Yes, I realise that dance tracks traditionally include extended, rather plain intros and outros so that DJs can beatmatch their sets, but the fact remains that most dance tracks, like terrorists, carry excess baggage. However, after intensive research on the subject, CTW can now announce with some certainty that there is a corollary to my (in)famous axiom:
All dance tracks are a third too long unless I say so.

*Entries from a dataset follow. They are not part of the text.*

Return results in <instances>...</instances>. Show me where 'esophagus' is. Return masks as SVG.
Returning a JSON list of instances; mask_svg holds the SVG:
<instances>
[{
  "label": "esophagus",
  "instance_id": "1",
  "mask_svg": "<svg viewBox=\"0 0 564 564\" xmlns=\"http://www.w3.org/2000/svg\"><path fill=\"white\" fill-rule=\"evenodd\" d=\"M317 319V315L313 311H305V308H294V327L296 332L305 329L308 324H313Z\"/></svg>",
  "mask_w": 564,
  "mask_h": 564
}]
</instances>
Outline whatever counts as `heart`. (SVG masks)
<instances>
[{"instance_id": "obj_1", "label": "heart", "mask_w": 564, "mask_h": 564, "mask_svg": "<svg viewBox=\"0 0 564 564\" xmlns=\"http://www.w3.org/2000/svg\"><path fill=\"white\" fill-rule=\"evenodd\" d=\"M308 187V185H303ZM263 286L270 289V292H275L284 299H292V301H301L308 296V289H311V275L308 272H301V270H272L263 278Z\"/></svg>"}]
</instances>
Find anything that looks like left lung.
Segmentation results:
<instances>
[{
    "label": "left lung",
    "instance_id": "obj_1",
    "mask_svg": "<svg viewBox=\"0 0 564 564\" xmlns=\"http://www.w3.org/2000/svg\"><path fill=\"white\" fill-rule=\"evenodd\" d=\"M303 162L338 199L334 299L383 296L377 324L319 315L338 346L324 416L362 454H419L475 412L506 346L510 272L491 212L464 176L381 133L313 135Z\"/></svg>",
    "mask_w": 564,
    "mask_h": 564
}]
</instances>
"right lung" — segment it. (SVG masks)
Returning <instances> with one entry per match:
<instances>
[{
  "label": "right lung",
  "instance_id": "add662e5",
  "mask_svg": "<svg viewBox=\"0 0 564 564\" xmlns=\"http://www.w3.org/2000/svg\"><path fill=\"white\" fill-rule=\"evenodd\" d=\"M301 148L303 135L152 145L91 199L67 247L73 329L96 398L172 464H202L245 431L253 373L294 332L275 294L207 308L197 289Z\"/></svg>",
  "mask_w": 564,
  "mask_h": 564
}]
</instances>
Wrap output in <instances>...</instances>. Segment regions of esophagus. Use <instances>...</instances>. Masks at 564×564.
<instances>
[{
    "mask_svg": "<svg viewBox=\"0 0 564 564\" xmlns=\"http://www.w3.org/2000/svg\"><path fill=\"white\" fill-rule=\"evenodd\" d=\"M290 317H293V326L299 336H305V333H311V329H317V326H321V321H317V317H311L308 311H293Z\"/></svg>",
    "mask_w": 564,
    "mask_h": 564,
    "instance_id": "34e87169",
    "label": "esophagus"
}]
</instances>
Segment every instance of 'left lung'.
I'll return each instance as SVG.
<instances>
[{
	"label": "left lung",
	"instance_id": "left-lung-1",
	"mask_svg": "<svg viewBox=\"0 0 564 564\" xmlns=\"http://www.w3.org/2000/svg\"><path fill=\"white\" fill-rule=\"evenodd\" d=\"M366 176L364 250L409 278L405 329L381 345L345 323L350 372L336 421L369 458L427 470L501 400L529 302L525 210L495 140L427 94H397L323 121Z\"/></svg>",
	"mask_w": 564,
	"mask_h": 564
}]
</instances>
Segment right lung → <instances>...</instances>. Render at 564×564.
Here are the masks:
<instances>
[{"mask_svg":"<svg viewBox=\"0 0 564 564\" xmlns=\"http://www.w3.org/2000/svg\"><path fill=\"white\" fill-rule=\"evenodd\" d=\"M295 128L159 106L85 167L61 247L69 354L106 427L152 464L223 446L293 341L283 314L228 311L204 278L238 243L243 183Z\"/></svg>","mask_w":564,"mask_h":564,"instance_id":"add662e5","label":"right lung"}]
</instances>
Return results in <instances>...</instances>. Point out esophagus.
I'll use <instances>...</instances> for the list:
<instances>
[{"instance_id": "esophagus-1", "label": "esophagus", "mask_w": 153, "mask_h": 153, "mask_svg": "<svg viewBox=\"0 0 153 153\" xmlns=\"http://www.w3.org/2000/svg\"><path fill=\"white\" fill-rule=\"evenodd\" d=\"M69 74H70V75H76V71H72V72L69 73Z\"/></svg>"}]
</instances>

I think that's reasonable. *cough* Anyway, today's Spring Clean gasps over the finishing line at a not-going-to-the-Olympics time of 8'33". Why on earth is it worth hearing? Well, there are two types of dance tracks in this world:
- Bangers
- Groovers
Ask Wikipedia if you don't believe me.** Bangers are generally aggressive, high-tempo, and replete with risers and drops designed to prompt wrecked nightclubbers to expose their armpits like they just don't care. Groovers are the beta males of the dance music world: they observe from afar and then quietly seduce the nubile blonde whilst the alpha male is combing his chest hair. In other words, they start off fairly sedately, gradually adding percussive (and percussively melodic) elements until they achieve an irresistibly catchy rhythm.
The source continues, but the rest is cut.